Rule #21: We seek dignity
Dignity from the Latin word “dignitas” meaning worthiness.
In my 50’s I am seeing most of my friends dealing with the illness or passing of their parents. I watch them, as I did, struggle with caring for those that have cared for them.
I found that with my father and mother all the unresolved issues of childhood came rushing forward from your sub-consciousness, and l felt both a helplessness and fear that that I was doing the wrong thing for my parents.
After their passing I realized that my parents told me long before they got sick what to do with their home, with their belongings and their healthcare but never what to do with these feelings. I knew exactly who to call for the funeral but had no idea who to call for understanding of what they really wanted as they finished their life.
Although I still fully intent to live forever, in the unlikely case that my plans do not work for immortality, I thought you should share my perspective learned from my parents passings. Its a perspective that required both the loss of my parents and a major personal heath issue. Looking over the end of life requires you to come to the cliff’s edge and dangle your toes over it fully understand it.
When my parents were fading I first thought they wanted to understand my most stupid actions in life and be reassured of my love for them. I found myself apologizing for not being caring, grateful, diligent, loving, kind, and a thousand other personal failures that I felt would be a burden to them. I felt I needed to apologize to my Dad for how I treated him during my first marriage, how I didn’t include him in enough major life events, and how I sucked at virtually every sport that he loved to watch. I was saying I was sorry for the F in biology in my first semester of college and for the time I crashed my first car the day I got it, and then again a week later.
The reality was this was all wasted energy, because he didn’t want to hear any of these silly apologies, he wasn’t sitting in the hospital bed lamenting his son’s inability to catch a fly ball, he was just scared. Scared at losing control over his body and life, and scared about not knowing what came next.
I know you, my children are mostly certain, at this point in your lives, in the fact that God does not exist. You are convinced that through the big bang theory a a number of other of scientific analysis God can be dismissed as an unnecessary fable.
But sitting at the bedside of my passing I promise you will be thinking about that fable a great deal, at that moment the shifts of real and unreal in our universe occur- the true reality of our existence is felt. It is when clarity is given to us. I can not promise you that it will change your view on God, but I can promise you that it will change you. And I can promise you will see real fear.
I was given the gift of being with my Dad several months before he died and was able to understand in the process what I believe was important to him, and will be important to me. It is the quest for dignity. It is through dignity this fear is lessened.
My sister, Donna has been involve with the The Center for Advocacy for the Rights and Interests of the Elderly (CARIE) for many years and has long said that the loss of dignity leads to the loss of self. Without dignity we lose ourselves.

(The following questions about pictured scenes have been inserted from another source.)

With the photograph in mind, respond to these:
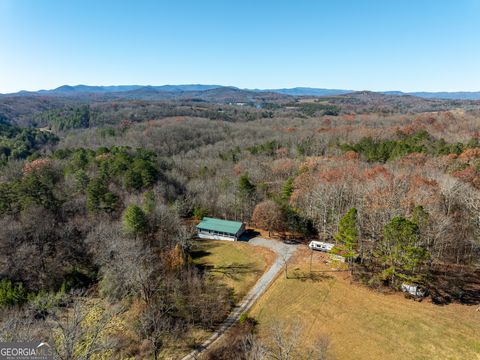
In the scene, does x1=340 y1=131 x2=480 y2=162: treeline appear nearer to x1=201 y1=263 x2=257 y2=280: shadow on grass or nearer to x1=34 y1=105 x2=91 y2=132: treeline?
x1=201 y1=263 x2=257 y2=280: shadow on grass

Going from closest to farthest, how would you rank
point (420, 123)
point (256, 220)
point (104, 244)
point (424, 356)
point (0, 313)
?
Answer: 1. point (424, 356)
2. point (0, 313)
3. point (104, 244)
4. point (256, 220)
5. point (420, 123)

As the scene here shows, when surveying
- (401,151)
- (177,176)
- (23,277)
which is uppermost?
(401,151)

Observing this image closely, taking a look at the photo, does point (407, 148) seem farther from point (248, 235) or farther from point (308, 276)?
point (308, 276)

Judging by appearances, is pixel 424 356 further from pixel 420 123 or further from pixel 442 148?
pixel 420 123

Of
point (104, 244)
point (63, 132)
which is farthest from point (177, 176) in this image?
point (63, 132)

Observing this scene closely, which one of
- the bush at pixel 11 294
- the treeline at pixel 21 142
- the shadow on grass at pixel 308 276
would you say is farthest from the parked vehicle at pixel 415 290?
the treeline at pixel 21 142

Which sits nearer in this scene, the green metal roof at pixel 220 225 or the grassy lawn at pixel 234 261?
the grassy lawn at pixel 234 261

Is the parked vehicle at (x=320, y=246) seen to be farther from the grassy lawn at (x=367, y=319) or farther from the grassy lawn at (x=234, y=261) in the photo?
the grassy lawn at (x=367, y=319)
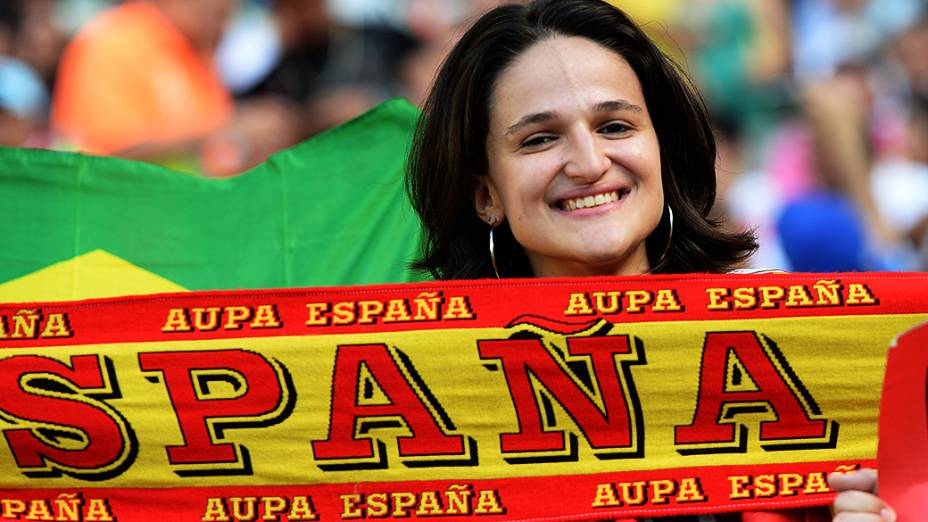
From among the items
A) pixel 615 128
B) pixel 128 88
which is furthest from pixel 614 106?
pixel 128 88

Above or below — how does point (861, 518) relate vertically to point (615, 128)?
below

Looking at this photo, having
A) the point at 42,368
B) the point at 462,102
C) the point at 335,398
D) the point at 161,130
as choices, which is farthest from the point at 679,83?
the point at 161,130

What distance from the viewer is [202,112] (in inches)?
176

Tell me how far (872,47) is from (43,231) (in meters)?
5.50

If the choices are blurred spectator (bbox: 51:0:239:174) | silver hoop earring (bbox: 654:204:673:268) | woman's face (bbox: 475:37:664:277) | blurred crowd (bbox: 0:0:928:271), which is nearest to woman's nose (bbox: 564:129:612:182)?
woman's face (bbox: 475:37:664:277)

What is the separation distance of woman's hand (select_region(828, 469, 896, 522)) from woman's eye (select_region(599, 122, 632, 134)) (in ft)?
2.44

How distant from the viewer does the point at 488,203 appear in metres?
2.67

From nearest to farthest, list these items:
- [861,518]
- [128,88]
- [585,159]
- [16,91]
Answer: [861,518], [585,159], [128,88], [16,91]

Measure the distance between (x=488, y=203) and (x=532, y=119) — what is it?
0.84 feet

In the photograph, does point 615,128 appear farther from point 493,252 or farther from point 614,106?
point 493,252

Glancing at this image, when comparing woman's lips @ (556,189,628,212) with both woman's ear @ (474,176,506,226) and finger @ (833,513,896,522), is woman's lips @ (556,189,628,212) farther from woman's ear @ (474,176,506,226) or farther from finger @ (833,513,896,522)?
finger @ (833,513,896,522)

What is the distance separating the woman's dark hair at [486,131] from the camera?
101 inches

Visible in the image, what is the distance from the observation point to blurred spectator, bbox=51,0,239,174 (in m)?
4.24

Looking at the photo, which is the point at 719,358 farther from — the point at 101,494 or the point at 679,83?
the point at 101,494
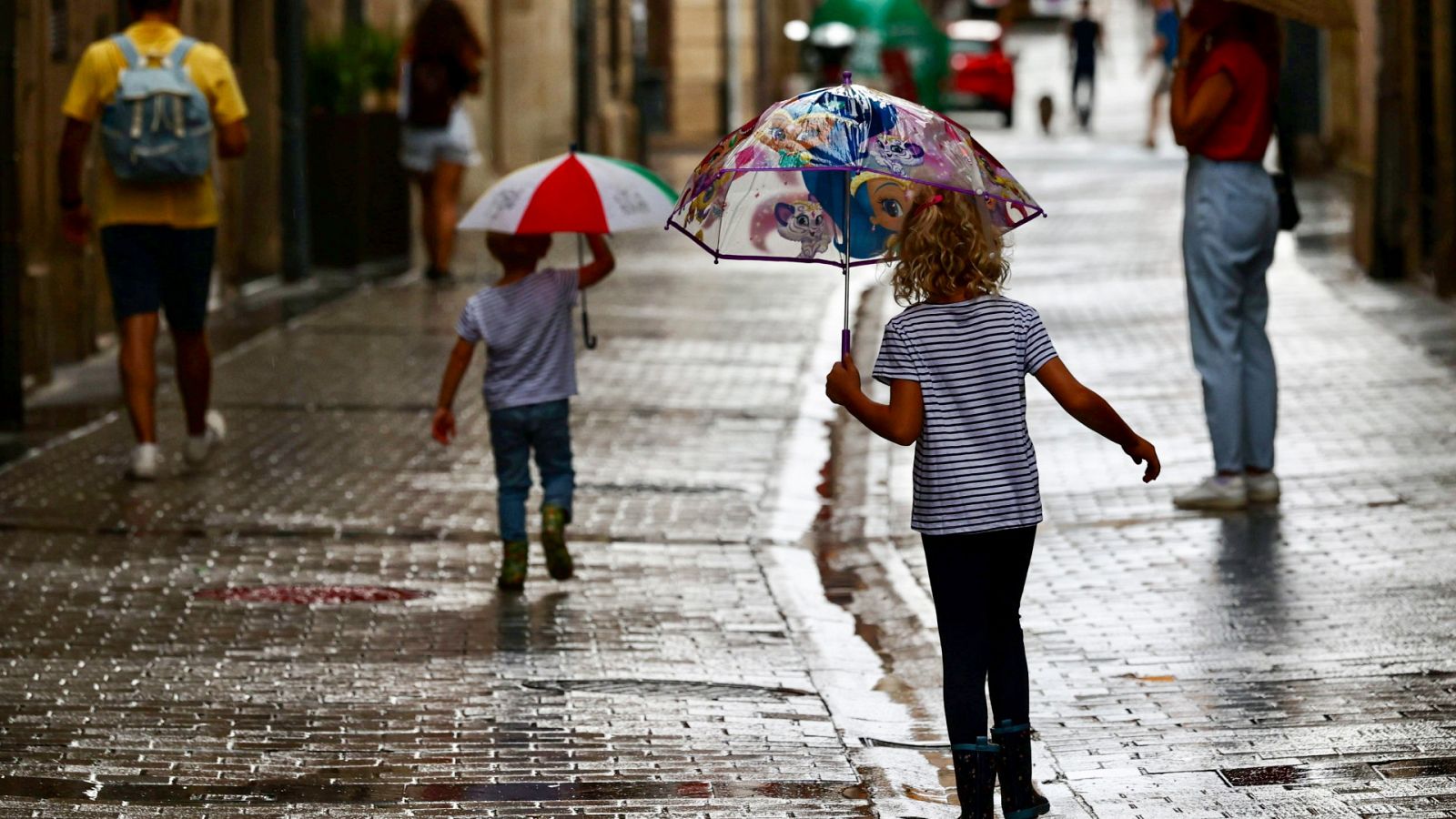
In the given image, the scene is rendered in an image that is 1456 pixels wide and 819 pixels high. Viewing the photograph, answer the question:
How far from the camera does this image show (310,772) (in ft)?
19.7

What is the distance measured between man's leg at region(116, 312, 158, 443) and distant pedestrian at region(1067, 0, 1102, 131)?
28.1m

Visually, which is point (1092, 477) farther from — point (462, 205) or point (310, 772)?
point (462, 205)

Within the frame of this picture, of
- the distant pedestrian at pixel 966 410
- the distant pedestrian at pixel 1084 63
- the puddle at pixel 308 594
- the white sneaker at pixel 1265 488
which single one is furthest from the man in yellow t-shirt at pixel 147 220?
the distant pedestrian at pixel 1084 63

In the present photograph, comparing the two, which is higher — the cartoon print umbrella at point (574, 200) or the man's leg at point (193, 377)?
the cartoon print umbrella at point (574, 200)

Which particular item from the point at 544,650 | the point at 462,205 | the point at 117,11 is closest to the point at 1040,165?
the point at 462,205

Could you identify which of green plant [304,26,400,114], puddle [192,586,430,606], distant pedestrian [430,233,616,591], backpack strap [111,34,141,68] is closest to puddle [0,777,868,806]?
puddle [192,586,430,606]

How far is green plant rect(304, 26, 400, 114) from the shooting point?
59.7ft

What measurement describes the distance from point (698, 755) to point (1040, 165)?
24181 mm

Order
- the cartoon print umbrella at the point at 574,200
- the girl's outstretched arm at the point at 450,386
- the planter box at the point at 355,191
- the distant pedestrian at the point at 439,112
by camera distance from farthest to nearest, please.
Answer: the planter box at the point at 355,191, the distant pedestrian at the point at 439,112, the girl's outstretched arm at the point at 450,386, the cartoon print umbrella at the point at 574,200

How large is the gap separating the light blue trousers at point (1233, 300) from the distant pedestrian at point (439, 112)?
28.1ft

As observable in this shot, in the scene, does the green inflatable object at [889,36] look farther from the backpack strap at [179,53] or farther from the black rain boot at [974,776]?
the black rain boot at [974,776]

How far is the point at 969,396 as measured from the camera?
5.39m

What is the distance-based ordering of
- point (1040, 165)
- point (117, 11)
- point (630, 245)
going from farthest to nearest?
1. point (1040, 165)
2. point (630, 245)
3. point (117, 11)

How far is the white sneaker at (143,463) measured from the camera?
394 inches
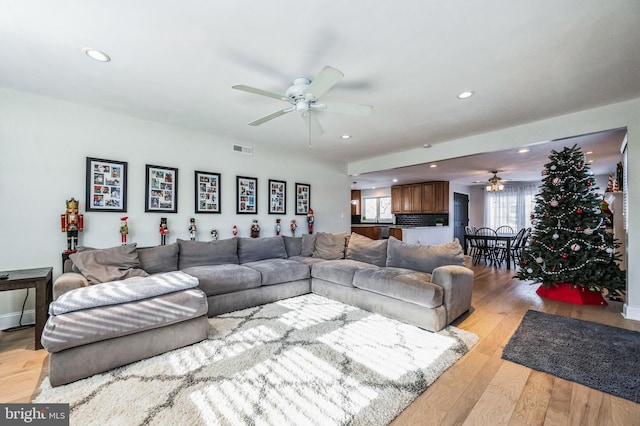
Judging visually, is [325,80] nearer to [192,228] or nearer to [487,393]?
[487,393]

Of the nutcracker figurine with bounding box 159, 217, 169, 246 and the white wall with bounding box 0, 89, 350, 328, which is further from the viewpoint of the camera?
the nutcracker figurine with bounding box 159, 217, 169, 246

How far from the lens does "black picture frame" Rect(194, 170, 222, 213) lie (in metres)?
4.11

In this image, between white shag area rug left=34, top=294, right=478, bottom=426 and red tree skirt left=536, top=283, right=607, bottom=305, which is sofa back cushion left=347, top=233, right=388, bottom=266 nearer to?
white shag area rug left=34, top=294, right=478, bottom=426

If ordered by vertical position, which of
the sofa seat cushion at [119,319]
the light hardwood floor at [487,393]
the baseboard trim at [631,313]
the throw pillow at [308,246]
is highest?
the throw pillow at [308,246]

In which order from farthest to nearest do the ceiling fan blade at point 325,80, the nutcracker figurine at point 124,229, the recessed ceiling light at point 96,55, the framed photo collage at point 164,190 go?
the nutcracker figurine at point 124,229, the framed photo collage at point 164,190, the recessed ceiling light at point 96,55, the ceiling fan blade at point 325,80

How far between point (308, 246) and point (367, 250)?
1.10m

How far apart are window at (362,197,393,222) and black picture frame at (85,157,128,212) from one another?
26.1 feet

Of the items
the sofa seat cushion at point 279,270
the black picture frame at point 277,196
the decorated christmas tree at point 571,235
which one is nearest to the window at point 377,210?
the black picture frame at point 277,196

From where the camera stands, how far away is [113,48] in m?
2.07

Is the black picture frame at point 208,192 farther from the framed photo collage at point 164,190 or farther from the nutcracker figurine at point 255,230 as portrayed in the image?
the nutcracker figurine at point 255,230

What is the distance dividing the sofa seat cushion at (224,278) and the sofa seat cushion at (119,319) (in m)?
0.59

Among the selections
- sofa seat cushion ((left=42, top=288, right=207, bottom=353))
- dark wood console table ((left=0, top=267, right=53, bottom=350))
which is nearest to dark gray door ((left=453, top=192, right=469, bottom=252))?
sofa seat cushion ((left=42, top=288, right=207, bottom=353))

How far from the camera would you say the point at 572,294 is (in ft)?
12.2

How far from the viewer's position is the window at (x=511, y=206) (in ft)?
27.4
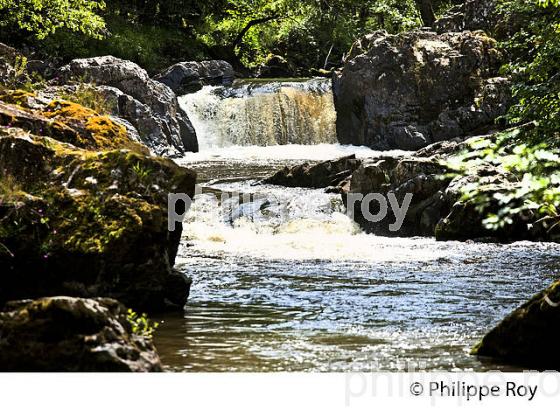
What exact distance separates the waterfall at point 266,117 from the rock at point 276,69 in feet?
22.0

Death sucks. And dying slowly sucks even more.
Yes you get rice pudding, a comfy bed and the occasional sponge bath. But in general it sucks.
The only times I could remember my Dad enjoying himself was when a young, good looking nurse would be assigned to him – and he would be hoping for one of those sponge baths. My regret is that I wasn’t able to get more of them for him.
(For future reference for me remember less rice pudding and more sponge baths)
In those final months it was having dignity in his life that mattered, dignity that both illness and the medical system robs from us. I think all people crave is being treated with a degree of worth. I found the best doctors were the one’s that allowed him a sense of control and respect. As people deal with the fear of the unknown, it is this control of their lives that will allow them to find peace on their own terms.
As you deal with my death and others death close to you, you should not be asking what else you can do to save our lives, because you will fail- you can only stall and never win this battle. Often the stalling is more about what you want than the person dying wants.
Your thoughts should be about living with dignity, making sure that everyday is filled with a verification of their worth as a person. Things like control over the clothing, food and in the case of my dad the TV remote are the critical issues.
Seek dignity for those dying and you both will find peace.
Oh, and do please keep Christine the candy striper on your speed dial for my sponge baths.